▸ **Goal of the exercise**
Return the exact lines spanning from the line with "Taking a look at this scene, is" through the last line of the entries, boundaries included, and no others.

* BEGIN *

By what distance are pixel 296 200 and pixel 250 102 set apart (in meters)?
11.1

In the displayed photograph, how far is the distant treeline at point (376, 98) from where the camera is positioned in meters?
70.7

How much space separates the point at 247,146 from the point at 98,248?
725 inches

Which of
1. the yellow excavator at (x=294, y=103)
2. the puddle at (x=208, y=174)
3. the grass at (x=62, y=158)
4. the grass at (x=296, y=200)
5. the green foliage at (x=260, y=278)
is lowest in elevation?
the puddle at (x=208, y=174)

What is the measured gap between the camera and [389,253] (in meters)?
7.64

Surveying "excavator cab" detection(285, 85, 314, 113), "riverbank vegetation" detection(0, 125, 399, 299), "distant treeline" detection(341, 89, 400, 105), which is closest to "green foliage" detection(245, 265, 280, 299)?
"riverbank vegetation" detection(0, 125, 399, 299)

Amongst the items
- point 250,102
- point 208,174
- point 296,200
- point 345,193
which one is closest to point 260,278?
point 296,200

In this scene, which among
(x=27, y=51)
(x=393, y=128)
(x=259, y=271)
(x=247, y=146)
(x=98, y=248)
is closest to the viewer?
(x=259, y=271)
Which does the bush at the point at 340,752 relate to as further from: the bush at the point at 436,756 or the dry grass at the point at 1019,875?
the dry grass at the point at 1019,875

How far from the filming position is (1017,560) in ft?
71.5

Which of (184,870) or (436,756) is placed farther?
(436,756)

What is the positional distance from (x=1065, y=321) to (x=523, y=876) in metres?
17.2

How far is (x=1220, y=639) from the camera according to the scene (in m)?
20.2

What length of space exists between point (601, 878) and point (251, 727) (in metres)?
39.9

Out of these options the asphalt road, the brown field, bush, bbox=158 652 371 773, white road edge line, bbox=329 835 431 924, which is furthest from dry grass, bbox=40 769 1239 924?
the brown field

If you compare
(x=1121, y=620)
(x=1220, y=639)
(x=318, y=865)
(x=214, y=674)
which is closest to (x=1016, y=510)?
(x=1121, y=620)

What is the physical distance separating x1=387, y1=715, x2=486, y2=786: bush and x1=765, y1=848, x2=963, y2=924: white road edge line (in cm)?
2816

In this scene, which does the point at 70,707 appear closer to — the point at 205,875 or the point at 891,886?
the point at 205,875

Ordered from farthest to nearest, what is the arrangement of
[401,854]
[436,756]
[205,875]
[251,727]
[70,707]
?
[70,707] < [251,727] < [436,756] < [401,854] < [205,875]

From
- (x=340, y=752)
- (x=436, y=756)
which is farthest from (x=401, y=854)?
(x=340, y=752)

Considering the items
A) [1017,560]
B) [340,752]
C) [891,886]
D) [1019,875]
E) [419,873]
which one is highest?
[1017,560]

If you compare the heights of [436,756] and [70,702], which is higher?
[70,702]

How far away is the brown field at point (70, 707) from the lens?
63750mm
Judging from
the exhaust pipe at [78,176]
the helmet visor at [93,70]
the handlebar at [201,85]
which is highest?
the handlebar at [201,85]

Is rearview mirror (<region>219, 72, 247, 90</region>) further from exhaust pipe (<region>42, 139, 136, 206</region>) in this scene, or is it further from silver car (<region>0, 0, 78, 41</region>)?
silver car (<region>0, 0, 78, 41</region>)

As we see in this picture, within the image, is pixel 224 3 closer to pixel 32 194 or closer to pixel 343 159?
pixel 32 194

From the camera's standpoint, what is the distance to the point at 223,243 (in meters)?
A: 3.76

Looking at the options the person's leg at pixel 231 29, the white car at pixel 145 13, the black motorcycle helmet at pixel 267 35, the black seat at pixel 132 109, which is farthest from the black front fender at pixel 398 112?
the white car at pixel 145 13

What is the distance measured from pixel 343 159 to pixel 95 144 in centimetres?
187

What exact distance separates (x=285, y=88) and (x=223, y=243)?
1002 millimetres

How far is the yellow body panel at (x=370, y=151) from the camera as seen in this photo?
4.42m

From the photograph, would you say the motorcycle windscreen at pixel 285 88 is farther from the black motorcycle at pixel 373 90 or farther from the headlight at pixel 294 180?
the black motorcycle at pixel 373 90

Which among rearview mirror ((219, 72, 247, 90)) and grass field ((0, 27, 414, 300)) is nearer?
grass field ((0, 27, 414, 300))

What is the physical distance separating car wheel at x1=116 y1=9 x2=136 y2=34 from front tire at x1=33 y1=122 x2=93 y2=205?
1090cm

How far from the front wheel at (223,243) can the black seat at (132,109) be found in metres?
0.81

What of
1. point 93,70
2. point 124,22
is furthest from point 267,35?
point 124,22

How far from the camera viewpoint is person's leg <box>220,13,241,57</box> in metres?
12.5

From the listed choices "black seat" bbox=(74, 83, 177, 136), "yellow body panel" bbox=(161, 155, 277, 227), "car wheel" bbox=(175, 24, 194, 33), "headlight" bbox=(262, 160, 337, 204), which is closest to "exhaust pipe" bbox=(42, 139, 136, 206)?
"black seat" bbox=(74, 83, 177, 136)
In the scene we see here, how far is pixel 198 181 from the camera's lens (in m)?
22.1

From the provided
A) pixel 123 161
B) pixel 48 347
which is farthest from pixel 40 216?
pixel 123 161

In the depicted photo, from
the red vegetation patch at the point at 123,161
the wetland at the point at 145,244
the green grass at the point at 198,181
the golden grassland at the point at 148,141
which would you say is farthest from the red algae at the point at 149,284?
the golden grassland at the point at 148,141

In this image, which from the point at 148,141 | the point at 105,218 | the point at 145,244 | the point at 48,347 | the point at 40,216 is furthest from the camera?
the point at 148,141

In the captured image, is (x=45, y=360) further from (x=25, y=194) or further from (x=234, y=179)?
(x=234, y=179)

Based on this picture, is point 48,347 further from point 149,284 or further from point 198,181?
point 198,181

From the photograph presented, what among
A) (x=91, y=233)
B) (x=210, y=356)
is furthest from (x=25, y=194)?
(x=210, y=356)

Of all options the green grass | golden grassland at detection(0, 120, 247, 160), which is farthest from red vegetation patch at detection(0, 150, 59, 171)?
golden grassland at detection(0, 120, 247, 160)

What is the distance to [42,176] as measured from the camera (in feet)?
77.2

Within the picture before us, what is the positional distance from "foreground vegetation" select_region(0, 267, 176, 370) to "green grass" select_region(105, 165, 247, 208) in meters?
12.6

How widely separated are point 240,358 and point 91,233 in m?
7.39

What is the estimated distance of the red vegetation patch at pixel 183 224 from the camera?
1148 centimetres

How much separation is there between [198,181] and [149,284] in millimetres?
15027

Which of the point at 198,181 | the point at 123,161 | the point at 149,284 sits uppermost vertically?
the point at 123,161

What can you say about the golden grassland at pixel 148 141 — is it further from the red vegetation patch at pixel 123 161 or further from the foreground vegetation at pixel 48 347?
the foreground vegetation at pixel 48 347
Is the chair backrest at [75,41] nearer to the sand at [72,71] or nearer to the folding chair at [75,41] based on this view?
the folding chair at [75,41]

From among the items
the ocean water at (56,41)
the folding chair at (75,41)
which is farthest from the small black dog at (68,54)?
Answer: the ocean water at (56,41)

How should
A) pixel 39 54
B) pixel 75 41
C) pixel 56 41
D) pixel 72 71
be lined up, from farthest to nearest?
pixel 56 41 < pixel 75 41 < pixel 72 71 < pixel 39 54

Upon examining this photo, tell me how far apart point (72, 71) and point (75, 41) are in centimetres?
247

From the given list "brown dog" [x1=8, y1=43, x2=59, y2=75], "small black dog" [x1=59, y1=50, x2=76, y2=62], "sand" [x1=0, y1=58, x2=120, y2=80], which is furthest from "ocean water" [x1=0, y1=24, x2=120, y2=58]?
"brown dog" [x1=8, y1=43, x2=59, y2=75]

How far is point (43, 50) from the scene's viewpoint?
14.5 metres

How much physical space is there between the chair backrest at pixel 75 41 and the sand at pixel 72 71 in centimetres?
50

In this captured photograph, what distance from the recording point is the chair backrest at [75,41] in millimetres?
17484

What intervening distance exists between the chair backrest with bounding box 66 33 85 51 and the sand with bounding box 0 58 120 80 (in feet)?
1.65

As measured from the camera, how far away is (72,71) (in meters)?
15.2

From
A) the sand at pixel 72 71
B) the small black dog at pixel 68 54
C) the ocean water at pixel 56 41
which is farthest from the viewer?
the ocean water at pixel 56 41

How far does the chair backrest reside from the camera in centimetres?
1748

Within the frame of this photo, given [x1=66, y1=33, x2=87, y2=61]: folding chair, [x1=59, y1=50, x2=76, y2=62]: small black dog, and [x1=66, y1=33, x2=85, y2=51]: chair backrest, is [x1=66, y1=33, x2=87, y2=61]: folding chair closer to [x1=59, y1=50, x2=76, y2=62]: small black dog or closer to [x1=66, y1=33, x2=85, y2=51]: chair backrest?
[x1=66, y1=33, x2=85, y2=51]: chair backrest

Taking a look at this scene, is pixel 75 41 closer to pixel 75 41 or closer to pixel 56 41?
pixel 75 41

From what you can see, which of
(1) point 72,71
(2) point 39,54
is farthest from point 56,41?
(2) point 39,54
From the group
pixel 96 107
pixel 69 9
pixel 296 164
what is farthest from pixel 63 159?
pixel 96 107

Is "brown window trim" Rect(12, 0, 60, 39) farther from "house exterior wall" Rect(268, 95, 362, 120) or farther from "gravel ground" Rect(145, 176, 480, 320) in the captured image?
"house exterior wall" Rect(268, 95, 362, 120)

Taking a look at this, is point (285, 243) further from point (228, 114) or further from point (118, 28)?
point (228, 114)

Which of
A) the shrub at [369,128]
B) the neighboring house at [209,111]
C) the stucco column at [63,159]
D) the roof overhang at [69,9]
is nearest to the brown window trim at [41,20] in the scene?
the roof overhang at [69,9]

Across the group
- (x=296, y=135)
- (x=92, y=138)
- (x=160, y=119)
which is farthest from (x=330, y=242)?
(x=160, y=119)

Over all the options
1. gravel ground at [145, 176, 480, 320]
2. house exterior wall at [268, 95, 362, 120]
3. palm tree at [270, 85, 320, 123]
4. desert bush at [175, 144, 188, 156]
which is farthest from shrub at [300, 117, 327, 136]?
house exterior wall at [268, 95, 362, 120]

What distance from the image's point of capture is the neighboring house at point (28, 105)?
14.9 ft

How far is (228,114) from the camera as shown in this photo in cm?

* END *

▸ **Finished exercise**
Taking a look at this scene, is pixel 75 41 closer to pixel 75 41 or closer to pixel 56 41?
pixel 75 41

From what you can see, which of
(1) point 72,71
(2) point 39,54
is farthest from point 56,41?
(2) point 39,54
From the group
pixel 96 107
pixel 69 9
pixel 296 164
what is farthest from pixel 63 159?
pixel 96 107

Is "brown window trim" Rect(12, 0, 60, 39) farther from "house exterior wall" Rect(268, 95, 362, 120) or farther from "gravel ground" Rect(145, 176, 480, 320) in the captured image?
"house exterior wall" Rect(268, 95, 362, 120)

Taking a look at this, is point (285, 243) further from point (228, 114) or further from point (118, 28)?
point (228, 114)

Which of
A) the shrub at [369,128]
B) the neighboring house at [209,111]
C) the stucco column at [63,159]
D) the roof overhang at [69,9]
is nearest to the brown window trim at [41,20] in the scene?
the roof overhang at [69,9]

Across the group
- (x=296, y=135)
- (x=92, y=138)
- (x=160, y=119)
which is farthest from (x=330, y=242)?
(x=160, y=119)

Over all the options
1. gravel ground at [145, 176, 480, 320]
2. house exterior wall at [268, 95, 362, 120]
3. palm tree at [270, 85, 320, 123]
4. desert bush at [175, 144, 188, 156]
which is farthest from shrub at [300, 117, 327, 136]?
house exterior wall at [268, 95, 362, 120]

What distance from the image's point of capture is the neighboring house at point (28, 105)?
14.9 ft

How far is (228,114) from the camera as shown in this photo in cm?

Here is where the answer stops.